Reproduce every one of the records below word for word, leaving out the pictures.

++++++

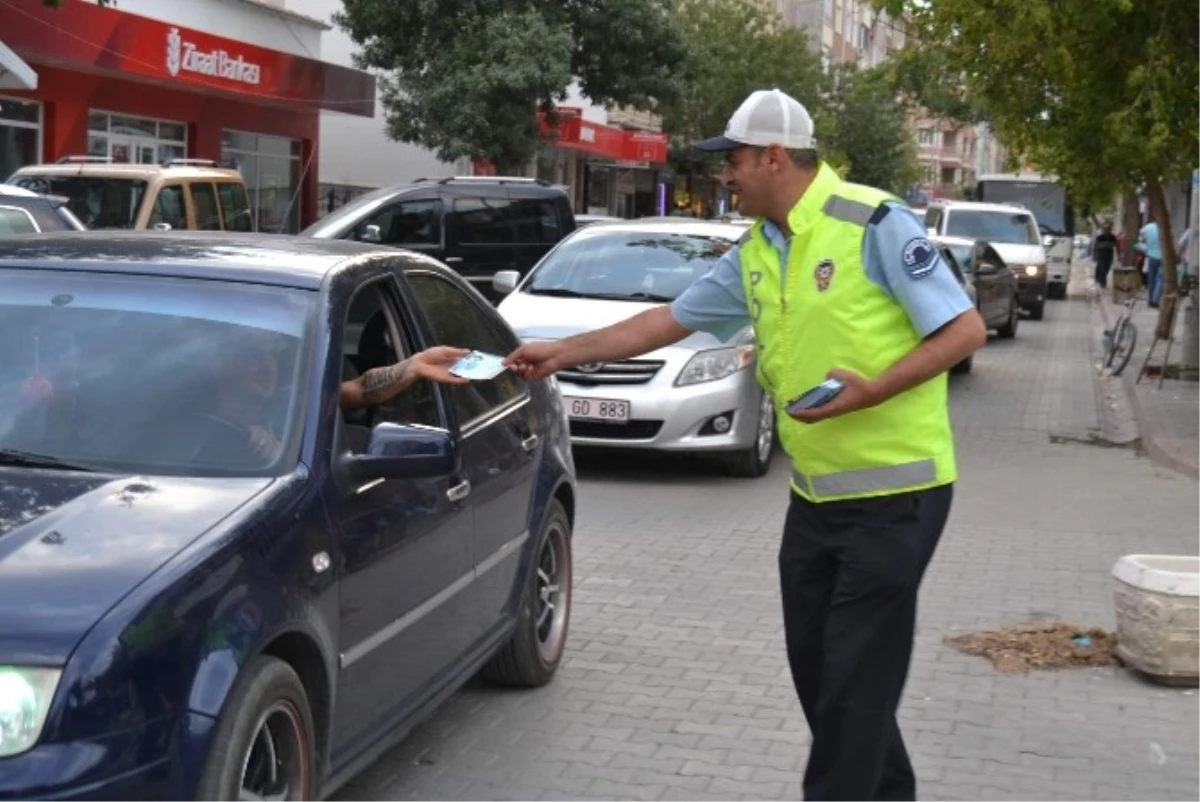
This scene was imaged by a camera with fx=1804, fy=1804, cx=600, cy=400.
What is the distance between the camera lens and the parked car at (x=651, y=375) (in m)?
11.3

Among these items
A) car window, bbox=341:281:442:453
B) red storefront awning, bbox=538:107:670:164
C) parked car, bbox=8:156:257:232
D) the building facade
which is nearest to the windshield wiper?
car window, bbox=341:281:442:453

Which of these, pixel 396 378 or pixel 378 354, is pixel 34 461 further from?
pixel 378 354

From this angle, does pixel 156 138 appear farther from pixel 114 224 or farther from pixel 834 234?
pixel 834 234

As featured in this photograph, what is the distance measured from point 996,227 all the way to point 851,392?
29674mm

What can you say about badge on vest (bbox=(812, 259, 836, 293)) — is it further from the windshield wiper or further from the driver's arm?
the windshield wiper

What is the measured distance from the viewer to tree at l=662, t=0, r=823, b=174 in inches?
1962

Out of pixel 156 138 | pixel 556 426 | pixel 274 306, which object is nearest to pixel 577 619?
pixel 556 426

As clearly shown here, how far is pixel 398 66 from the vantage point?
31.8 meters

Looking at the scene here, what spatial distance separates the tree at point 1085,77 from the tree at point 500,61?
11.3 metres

++++++

TASK RESPONSE:
This scene was imaged by a camera with fx=1804, fy=1804, cx=600, cy=400.
What is the distance between the camera lens and the parked car at (x=651, y=375) (in m)?
11.3

Among these items
A) car window, bbox=341:281:442:453
B) red storefront awning, bbox=538:107:670:164
C) parked car, bbox=8:156:257:232
D) the building facade
which is nearest to the windshield wiper?
car window, bbox=341:281:442:453

Which of these, pixel 396 378 or pixel 378 354, is pixel 34 461 further from?
pixel 378 354

From this angle, does pixel 156 138 appear farther from pixel 114 224 or farther from pixel 834 234?
pixel 834 234

As featured in this photograph, what is the distance measured from point 996,227 all the way to point 851,392?
29674mm

What can you say about badge on vest (bbox=(812, 259, 836, 293)) — is it further from the windshield wiper or further from the driver's arm?
the windshield wiper

What is the measured distance from the viewer to tree at l=662, t=0, r=823, b=174 in inches?
1962

Out of pixel 156 138 | pixel 556 426 | pixel 274 306, which object is nearest to pixel 577 619?
pixel 556 426

As clearly shown here, how far is pixel 398 66 from the vantage point?
31.8 meters

Looking at the scene here, what spatial distance separates the tree at point 1085,77 from the tree at point 500,61?
11.3 metres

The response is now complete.